──────── Input

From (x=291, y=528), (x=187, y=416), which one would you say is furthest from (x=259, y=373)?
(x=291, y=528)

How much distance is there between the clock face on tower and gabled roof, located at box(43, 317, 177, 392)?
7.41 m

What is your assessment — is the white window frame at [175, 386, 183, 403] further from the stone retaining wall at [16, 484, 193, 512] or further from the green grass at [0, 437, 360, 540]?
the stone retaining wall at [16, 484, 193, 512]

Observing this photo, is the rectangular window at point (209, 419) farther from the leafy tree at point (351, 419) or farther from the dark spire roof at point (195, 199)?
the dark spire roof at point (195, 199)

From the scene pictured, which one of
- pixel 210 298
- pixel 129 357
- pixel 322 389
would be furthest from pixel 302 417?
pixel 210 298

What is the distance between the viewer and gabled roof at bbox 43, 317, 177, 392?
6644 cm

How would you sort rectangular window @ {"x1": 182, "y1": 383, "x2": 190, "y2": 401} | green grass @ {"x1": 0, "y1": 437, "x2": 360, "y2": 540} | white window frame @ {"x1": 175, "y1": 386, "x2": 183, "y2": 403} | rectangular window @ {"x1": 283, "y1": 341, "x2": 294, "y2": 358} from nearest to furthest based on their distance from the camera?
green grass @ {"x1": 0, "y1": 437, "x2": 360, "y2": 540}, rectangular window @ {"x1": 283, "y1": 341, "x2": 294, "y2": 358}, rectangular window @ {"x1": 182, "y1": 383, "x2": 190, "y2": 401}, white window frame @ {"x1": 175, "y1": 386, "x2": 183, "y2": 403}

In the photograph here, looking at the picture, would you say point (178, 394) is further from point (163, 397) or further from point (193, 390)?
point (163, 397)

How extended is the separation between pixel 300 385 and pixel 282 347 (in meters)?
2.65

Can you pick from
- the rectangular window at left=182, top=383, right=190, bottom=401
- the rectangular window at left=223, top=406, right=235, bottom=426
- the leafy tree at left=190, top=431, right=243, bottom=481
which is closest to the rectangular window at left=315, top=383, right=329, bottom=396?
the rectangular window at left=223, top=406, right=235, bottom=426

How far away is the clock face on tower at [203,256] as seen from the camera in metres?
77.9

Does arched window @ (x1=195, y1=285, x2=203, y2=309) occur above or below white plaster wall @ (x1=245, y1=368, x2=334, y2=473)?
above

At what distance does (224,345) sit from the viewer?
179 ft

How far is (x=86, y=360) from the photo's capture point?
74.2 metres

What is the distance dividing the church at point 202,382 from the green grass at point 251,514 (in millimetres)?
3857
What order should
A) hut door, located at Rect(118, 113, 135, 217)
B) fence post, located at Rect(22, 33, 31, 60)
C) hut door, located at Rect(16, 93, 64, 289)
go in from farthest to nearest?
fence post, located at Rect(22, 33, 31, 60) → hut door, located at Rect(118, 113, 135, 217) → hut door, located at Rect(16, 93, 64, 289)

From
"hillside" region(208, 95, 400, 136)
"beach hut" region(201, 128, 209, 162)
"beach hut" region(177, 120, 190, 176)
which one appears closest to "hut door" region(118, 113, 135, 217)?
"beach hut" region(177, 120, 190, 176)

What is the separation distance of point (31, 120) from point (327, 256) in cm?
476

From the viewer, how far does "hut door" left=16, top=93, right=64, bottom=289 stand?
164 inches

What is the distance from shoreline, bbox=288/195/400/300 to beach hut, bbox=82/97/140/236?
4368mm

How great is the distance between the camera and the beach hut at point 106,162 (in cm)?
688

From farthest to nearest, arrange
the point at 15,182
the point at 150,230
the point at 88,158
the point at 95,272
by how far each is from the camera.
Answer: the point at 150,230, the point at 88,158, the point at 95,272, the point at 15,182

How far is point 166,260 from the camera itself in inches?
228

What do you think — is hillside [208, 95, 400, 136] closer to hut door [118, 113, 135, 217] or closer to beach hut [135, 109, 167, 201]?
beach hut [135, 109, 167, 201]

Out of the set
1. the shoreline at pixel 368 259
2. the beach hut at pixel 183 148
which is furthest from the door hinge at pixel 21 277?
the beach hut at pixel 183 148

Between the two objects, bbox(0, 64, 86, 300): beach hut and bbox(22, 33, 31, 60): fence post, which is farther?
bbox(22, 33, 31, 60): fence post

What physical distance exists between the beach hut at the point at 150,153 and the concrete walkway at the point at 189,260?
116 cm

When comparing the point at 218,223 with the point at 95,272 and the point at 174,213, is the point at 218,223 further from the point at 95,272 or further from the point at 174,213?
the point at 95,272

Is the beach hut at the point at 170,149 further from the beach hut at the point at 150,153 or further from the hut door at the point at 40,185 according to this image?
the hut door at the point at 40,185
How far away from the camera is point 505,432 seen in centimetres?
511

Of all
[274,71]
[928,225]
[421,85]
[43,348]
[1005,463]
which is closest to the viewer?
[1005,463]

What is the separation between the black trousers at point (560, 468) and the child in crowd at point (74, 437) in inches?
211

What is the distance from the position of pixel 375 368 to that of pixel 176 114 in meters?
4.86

────────────────

All entries must be repeated verbatim.

# Result for this task
From (x=291, y=528), (x=187, y=416), which one would you say is furthest from (x=259, y=373)?
(x=291, y=528)

How much distance is there between the clock face on tower and gabled roof, located at box(43, 317, 177, 392)?
7.41 m

What is your assessment — is the white window frame at [175, 386, 183, 403] further from the stone retaining wall at [16, 484, 193, 512] or further from the green grass at [0, 437, 360, 540]?
the stone retaining wall at [16, 484, 193, 512]

Observing this photo, is the rectangular window at point (209, 419) farther from the leafy tree at point (351, 419) or farther from the dark spire roof at point (195, 199)?
the dark spire roof at point (195, 199)

From the scene pictured, which one of
- pixel 210 298
- pixel 129 357
- pixel 322 389
would be furthest from pixel 302 417?
pixel 210 298

What is the distance between the viewer and gabled roof at bbox 43, 317, 177, 392?
6644 cm

How would you sort rectangular window @ {"x1": 182, "y1": 383, "x2": 190, "y2": 401} | green grass @ {"x1": 0, "y1": 437, "x2": 360, "y2": 540} | white window frame @ {"x1": 175, "y1": 386, "x2": 183, "y2": 403} | rectangular window @ {"x1": 283, "y1": 341, "x2": 294, "y2": 358} from nearest to furthest based on their distance from the camera?
green grass @ {"x1": 0, "y1": 437, "x2": 360, "y2": 540}, rectangular window @ {"x1": 283, "y1": 341, "x2": 294, "y2": 358}, rectangular window @ {"x1": 182, "y1": 383, "x2": 190, "y2": 401}, white window frame @ {"x1": 175, "y1": 386, "x2": 183, "y2": 403}

In the photograph here, looking at the picture, would you say point (178, 394) is further from point (163, 397) or further from point (193, 390)?
point (163, 397)

How extended is the separation between pixel 300 385 and pixel 282 347 (in meters)?
2.65

Can you pick from
- the rectangular window at left=182, top=383, right=190, bottom=401
- the rectangular window at left=223, top=406, right=235, bottom=426
- the leafy tree at left=190, top=431, right=243, bottom=481
which is closest to the rectangular window at left=315, top=383, right=329, bottom=396?
the rectangular window at left=223, top=406, right=235, bottom=426

How far away is the clock face on tower at [203,256] as seen from the camera in metres?
77.9

Does arched window @ (x1=195, y1=285, x2=203, y2=309) occur above or below white plaster wall @ (x1=245, y1=368, x2=334, y2=473)?
above

At what distance does (224,345) sit from the viewer?
179 ft

How far is (x=86, y=360) from the photo's capture point?
74.2 metres

What is the distance dividing the church at point 202,382 from the green grass at point 251,514 (in millimetres)?
3857
What order should
A) hut door, located at Rect(118, 113, 135, 217)
B) fence post, located at Rect(22, 33, 31, 60)
C) hut door, located at Rect(16, 93, 64, 289)
go in from farthest to nearest?
fence post, located at Rect(22, 33, 31, 60) → hut door, located at Rect(118, 113, 135, 217) → hut door, located at Rect(16, 93, 64, 289)

From
"hillside" region(208, 95, 400, 136)
"beach hut" region(201, 128, 209, 162)
"beach hut" region(177, 120, 190, 176)
which one appears closest to "hut door" region(118, 113, 135, 217)?
"beach hut" region(177, 120, 190, 176)

What is the separation distance of point (31, 120) from point (327, 256) in cm?
476

From the viewer, how far does "hut door" left=16, top=93, right=64, bottom=289 stand?
164 inches

What is the distance from shoreline, bbox=288/195/400/300 to beach hut, bbox=82/97/140/236?
4368mm

How great is the distance between the camera and the beach hut at point 106,162 (in cm)?
688

From farthest to nearest, arrange
the point at 15,182
the point at 150,230
the point at 88,158
the point at 95,272
by how far each is from the camera.
Answer: the point at 150,230, the point at 88,158, the point at 95,272, the point at 15,182

How far is point 166,260 from the camera itself in inches?
228

What do you think — is hillside [208, 95, 400, 136] closer to hut door [118, 113, 135, 217] or closer to beach hut [135, 109, 167, 201]?
beach hut [135, 109, 167, 201]

Out of the set
1. the shoreline at pixel 368 259
2. the beach hut at pixel 183 148
which is furthest from the door hinge at pixel 21 277?
the beach hut at pixel 183 148

Between the two objects, bbox(0, 64, 86, 300): beach hut and bbox(22, 33, 31, 60): fence post, which is farther?
bbox(22, 33, 31, 60): fence post

What physical distance exists between the beach hut at the point at 150,153 and the concrete walkway at the point at 189,260?
116 cm

When comparing the point at 218,223 with the point at 95,272 and the point at 174,213, is the point at 218,223 further from the point at 95,272 or further from the point at 174,213?
the point at 95,272

Is the beach hut at the point at 170,149 further from the beach hut at the point at 150,153 or further from the hut door at the point at 40,185 according to this image?
the hut door at the point at 40,185
How far away from the camera is point 505,432 seen in centimetres?
511

Of all
[274,71]
[928,225]
[421,85]
[43,348]
[1005,463]
which is closest to the viewer?
[1005,463]

What is the separation between the black trousers at point (560, 468) and the child in crowd at point (74, 437) in inches?
211

What is the distance from the position of pixel 375 368 to that of pixel 176 114 in meters?
4.86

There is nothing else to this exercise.